I first tried photographing the Moon with my new 2× Powermate on May 8, but my 80-mm Sky-Watcher Equinox refractor couldn’t reach focus with the Powermate. It needed more focus travel, apparently. (The Powermate’s special T-ring adapter1 hadn’t shown up yet, so I connected my camera to the Powermate using my existing T-ring adapter and the Powermate’s two-inch eyepiece adapter.) I had to make do with this shot instead, taken without the Powermate.

I had the Powermate’s T-ring adapter on order at Focus Scientific (great people; shop there); I picked it up on Monday, along with a two-inch extension tube, which I hoped would allow me to achieve focus with all this gear. I got to test this combination out on Thursday night. As you can see, it worked:

The Moon

The advantage of photographing the Moon with a 2× Powermate is that it doubles the focal length — in this case from 500 mm to 1,000 mm — making your target object much larger to the camera and covering more pixels on its sensor. But it’s not without its challenges.

Because it doubles the telescope’s focal ratio — in this case from f/6.25 to f/12.5 — it requires longer exposures. At nearly a full moon, this image was taken at 1/250 s, the same shutter speed as this crescent Moon shot without the Powermate (a crescent Moon is much less bright than a full Moon); this shot of a full Moon, similar to the one above, was at 1/2000 s.

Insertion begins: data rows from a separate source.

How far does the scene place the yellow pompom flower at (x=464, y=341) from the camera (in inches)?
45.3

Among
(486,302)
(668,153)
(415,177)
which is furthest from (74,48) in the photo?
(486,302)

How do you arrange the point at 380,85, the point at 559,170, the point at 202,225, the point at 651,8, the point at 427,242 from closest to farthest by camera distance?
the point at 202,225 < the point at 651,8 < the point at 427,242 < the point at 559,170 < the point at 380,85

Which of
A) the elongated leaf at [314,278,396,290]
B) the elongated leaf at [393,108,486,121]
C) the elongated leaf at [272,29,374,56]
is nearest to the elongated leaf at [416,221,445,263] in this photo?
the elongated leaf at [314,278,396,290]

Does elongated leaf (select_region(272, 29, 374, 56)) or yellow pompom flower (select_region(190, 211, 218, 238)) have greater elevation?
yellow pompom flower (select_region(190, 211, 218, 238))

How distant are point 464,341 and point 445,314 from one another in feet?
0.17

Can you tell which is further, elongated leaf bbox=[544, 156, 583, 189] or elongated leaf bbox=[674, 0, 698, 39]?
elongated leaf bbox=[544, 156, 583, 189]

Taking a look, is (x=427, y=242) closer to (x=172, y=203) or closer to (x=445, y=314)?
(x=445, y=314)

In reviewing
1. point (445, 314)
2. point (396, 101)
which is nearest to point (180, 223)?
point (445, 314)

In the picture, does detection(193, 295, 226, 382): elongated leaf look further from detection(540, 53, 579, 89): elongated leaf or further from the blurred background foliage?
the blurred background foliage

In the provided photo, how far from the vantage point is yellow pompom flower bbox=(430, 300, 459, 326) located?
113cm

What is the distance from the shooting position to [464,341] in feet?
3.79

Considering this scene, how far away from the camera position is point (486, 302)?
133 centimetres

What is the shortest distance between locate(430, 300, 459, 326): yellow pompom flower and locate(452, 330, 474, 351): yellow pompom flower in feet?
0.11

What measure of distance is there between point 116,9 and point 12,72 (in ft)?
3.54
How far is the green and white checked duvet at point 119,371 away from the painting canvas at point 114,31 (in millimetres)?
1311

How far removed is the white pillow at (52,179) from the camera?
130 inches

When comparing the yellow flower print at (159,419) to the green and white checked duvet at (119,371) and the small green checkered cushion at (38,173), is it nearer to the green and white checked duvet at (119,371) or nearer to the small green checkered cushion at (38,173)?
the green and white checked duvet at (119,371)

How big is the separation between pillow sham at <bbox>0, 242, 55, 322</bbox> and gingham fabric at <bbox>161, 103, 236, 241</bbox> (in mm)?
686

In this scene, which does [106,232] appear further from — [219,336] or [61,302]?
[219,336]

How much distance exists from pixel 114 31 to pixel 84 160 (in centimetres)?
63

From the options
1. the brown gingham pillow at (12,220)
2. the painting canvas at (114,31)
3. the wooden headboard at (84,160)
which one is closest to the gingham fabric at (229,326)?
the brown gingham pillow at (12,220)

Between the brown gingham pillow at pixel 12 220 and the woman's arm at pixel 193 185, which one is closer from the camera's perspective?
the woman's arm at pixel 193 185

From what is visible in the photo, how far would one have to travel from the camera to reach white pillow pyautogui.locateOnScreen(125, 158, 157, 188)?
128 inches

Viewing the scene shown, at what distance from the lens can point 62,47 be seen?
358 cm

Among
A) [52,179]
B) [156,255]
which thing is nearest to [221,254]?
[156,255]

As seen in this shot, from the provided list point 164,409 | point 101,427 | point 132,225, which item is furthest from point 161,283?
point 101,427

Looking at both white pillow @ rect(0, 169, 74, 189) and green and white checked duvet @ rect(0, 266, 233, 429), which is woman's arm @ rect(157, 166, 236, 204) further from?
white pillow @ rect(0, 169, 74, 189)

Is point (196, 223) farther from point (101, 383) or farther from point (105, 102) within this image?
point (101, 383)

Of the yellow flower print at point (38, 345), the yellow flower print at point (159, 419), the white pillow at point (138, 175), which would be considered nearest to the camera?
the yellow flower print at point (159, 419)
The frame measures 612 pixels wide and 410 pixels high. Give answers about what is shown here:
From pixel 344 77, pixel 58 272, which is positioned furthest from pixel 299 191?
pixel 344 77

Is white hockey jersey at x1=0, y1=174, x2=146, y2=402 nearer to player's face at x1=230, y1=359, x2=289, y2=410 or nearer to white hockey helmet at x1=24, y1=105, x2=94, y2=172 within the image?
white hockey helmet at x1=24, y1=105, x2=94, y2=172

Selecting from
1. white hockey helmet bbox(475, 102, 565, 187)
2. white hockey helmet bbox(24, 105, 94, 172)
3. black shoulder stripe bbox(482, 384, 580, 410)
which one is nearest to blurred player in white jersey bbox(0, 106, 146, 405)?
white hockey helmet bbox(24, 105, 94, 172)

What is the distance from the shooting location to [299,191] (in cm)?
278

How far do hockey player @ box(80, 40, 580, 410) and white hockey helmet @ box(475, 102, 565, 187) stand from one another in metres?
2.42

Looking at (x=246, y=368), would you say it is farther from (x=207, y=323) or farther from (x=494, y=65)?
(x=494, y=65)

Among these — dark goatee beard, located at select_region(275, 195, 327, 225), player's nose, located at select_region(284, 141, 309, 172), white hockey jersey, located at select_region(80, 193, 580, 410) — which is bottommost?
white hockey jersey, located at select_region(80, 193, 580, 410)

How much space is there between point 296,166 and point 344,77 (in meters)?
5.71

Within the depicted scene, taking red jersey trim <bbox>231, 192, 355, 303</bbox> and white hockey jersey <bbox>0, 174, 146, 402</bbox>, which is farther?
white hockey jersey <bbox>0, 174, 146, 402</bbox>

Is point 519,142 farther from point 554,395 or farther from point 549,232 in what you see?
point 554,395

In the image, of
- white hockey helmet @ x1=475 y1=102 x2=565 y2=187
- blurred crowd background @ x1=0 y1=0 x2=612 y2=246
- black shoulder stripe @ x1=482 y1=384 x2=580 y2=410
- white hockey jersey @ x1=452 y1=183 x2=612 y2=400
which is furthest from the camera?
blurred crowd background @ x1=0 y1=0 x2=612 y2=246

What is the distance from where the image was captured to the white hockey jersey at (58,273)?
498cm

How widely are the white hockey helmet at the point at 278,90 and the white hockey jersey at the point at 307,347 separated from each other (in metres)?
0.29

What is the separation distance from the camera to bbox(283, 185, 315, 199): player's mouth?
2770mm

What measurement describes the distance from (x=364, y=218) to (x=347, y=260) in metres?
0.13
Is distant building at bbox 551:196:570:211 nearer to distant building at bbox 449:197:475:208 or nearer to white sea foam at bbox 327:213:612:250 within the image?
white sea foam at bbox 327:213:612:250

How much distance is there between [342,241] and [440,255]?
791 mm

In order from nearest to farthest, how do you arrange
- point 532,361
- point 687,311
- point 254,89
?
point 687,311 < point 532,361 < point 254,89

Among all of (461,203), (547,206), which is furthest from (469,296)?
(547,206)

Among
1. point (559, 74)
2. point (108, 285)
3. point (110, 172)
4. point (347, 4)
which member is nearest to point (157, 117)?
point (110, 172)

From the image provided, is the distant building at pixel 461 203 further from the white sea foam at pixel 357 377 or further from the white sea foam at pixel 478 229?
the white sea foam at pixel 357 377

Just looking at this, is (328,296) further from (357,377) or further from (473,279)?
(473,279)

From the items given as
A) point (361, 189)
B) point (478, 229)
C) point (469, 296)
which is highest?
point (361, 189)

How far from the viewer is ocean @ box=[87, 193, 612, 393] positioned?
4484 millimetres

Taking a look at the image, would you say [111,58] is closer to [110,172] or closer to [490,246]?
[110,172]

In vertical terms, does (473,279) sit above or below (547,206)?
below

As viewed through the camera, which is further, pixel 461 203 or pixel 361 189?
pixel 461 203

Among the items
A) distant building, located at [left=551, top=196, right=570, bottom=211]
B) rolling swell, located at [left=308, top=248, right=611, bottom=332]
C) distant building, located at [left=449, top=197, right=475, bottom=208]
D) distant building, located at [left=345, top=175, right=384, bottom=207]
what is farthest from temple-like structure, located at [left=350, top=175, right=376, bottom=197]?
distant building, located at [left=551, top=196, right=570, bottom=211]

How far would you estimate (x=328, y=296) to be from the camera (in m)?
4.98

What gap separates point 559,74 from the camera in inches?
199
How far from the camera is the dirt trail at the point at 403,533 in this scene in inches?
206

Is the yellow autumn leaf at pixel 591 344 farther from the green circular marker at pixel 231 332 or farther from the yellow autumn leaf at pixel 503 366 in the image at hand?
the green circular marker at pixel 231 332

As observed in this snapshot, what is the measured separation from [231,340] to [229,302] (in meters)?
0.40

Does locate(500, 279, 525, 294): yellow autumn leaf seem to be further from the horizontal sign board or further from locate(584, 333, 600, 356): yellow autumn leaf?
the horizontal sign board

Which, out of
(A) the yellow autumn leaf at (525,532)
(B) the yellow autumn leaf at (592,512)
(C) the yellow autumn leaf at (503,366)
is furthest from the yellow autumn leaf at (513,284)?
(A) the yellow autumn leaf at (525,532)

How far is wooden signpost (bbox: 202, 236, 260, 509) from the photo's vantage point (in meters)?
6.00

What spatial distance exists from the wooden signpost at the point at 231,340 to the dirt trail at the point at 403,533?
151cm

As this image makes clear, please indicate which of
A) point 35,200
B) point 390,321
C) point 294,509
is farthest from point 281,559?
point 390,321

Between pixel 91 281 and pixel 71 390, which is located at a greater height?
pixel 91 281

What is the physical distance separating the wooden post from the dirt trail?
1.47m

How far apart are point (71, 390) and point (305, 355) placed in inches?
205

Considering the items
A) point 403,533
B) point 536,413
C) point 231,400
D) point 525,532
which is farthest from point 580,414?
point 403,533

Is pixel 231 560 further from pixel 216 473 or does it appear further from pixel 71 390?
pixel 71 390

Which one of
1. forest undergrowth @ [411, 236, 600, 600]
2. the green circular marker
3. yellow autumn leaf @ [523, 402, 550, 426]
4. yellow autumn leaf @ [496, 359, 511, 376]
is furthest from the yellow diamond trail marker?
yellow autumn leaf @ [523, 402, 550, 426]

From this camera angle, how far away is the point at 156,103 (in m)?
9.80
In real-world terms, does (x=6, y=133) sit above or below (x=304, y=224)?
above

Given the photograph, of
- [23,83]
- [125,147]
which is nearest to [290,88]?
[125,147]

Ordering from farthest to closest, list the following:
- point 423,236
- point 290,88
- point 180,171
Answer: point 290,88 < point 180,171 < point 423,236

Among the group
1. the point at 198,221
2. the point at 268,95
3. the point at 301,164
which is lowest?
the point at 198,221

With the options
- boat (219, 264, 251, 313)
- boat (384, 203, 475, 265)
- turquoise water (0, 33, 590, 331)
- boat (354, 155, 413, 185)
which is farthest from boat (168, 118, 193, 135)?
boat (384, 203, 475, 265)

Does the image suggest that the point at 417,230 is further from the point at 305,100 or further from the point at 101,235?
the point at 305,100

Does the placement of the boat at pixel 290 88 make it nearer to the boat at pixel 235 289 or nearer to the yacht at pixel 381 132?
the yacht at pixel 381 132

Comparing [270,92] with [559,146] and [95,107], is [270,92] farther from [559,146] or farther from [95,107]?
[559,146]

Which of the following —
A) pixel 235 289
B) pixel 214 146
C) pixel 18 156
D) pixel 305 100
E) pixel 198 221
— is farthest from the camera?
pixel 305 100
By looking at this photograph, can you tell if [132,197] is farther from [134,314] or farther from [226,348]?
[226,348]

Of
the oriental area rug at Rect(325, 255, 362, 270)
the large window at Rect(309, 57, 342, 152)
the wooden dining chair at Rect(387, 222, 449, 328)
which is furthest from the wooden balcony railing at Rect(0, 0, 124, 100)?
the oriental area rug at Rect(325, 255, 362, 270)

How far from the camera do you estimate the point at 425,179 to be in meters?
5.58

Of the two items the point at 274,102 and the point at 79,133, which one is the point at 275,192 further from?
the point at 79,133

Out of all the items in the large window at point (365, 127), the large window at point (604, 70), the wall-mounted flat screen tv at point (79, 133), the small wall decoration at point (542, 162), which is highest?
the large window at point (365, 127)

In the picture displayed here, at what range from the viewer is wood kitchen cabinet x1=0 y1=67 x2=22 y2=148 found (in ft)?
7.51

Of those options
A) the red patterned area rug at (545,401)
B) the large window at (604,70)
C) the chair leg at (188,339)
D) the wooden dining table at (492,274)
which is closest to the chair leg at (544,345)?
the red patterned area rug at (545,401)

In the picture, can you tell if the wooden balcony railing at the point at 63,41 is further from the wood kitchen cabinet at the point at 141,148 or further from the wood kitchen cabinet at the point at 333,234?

The combination of these two factors — larger image, slower shutter speed — is going to require me to get a better, sturdier mount than the camera tripod I’ve been using in an improvised manner. The tripod was jittery to start with, but that wasn’t really a problem because (a) I was using ridiculously fast shutter speeds when shooting a bright moon at f/6.25 and (b) I was photographing a tiny Moon that could bounce all over the camera’s field of view without disappearing. Not only am I now trying to capture a larger image at slower speeds, but the Powermate adds more than half a kilogram to the back end of the telescope, making it harder to hold steady and to centre it on the image. I was actually supporting the camera in my hands as I took pictures. I’d never be able to take a shot like this with this setup — especially since the exposure would have to be much longer with the Powermate.

So my next step is to graduate from using a rather flimsy camera tripod to a sturdier mount, perhaps a grab-and-go alt-azimuth mount for observing that would also double for lunar photography. But that’s a topic for another post.

1 A T-ring adapter is one of two items used to connect a camera to a telescope. The other part is the T-ring, which attaches to a camera’s lens mount and allows the camera to connect to a standard T-ring adapter, which then goes where the eyepiece or star diagonal goes.